— START OF DATA SUPPLIED —
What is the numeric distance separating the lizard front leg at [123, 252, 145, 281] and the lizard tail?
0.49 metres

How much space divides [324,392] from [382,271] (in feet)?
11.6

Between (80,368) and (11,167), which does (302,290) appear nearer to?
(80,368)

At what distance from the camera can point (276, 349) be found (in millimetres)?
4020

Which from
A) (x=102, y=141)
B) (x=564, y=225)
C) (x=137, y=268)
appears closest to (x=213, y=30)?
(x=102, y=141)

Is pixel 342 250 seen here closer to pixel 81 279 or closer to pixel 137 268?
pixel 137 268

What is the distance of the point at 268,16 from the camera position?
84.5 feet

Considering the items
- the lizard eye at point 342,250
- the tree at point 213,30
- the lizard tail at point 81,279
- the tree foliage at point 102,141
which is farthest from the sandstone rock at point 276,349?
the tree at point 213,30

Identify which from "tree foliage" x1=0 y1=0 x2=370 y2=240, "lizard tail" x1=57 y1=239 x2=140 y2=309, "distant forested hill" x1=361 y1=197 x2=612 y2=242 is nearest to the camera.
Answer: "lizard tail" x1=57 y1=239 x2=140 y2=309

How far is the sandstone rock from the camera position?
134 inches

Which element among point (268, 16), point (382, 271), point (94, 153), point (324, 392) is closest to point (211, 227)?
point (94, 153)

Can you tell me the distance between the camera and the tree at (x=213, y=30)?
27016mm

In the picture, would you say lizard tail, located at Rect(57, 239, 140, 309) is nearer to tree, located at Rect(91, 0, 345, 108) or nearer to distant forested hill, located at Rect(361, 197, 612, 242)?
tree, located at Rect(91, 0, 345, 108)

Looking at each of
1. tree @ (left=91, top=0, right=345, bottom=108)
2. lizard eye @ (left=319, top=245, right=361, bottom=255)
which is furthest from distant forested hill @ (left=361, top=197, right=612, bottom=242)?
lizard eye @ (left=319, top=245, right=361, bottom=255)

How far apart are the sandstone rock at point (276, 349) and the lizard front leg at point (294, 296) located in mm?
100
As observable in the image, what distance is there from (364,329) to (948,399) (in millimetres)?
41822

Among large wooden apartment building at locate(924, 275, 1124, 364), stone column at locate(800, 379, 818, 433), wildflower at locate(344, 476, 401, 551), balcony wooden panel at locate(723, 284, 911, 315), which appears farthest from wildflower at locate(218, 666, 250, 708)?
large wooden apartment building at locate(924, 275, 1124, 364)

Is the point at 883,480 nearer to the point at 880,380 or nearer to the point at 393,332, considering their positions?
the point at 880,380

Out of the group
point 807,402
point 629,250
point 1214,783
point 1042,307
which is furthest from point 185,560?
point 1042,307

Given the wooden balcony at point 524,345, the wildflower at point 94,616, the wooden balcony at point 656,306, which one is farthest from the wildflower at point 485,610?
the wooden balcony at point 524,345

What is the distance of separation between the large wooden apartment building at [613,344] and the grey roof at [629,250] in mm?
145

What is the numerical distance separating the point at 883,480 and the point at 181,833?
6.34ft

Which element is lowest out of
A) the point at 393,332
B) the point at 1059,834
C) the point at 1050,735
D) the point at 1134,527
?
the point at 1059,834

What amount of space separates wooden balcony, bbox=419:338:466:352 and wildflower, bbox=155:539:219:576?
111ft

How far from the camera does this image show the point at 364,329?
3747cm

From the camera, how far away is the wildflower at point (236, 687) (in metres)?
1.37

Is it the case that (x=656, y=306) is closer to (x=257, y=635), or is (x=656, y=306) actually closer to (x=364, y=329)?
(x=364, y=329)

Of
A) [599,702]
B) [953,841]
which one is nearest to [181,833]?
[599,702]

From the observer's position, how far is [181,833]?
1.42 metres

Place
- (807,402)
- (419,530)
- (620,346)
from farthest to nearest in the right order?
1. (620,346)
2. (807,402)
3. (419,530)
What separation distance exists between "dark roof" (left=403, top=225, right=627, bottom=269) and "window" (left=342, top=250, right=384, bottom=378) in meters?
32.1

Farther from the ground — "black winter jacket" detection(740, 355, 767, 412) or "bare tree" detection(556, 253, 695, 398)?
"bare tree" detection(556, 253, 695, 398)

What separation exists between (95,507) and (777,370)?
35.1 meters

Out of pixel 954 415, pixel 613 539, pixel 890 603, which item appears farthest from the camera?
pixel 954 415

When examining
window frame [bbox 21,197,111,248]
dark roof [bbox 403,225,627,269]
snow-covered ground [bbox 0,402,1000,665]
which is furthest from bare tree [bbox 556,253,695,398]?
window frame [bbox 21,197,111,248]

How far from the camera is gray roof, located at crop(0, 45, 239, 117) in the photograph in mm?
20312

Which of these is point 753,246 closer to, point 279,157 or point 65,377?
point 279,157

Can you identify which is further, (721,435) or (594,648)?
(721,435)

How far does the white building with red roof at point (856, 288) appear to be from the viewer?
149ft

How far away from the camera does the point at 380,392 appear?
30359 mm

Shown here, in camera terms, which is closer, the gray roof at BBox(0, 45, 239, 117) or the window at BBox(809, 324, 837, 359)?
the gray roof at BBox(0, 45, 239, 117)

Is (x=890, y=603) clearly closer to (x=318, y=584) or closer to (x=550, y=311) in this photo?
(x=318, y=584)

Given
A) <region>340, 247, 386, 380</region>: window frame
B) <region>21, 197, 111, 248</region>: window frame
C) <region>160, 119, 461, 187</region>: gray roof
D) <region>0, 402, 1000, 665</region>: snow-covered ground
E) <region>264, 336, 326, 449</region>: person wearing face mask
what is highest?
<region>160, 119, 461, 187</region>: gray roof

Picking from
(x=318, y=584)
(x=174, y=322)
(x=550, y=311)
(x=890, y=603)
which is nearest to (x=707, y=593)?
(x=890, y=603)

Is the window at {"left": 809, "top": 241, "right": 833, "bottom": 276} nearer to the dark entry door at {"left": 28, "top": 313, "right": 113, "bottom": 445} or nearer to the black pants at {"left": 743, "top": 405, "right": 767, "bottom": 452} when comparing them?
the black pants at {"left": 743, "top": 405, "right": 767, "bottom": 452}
— END OF DATA SUPPLIED —
OBJECTIVE: Extract every line from the one containing "Picking from" through the last line of the data, inclusive, exactly as written.

RESULT:
Picking from
(x=318, y=584)
(x=174, y=322)
(x=550, y=311)
(x=890, y=603)
which is nearest to (x=707, y=593)?
(x=890, y=603)

Is the window at {"left": 809, "top": 241, "right": 833, "bottom": 276} nearer to the dark entry door at {"left": 28, "top": 313, "right": 113, "bottom": 445} or nearer to the black pants at {"left": 743, "top": 405, "right": 767, "bottom": 452} when comparing them?
the black pants at {"left": 743, "top": 405, "right": 767, "bottom": 452}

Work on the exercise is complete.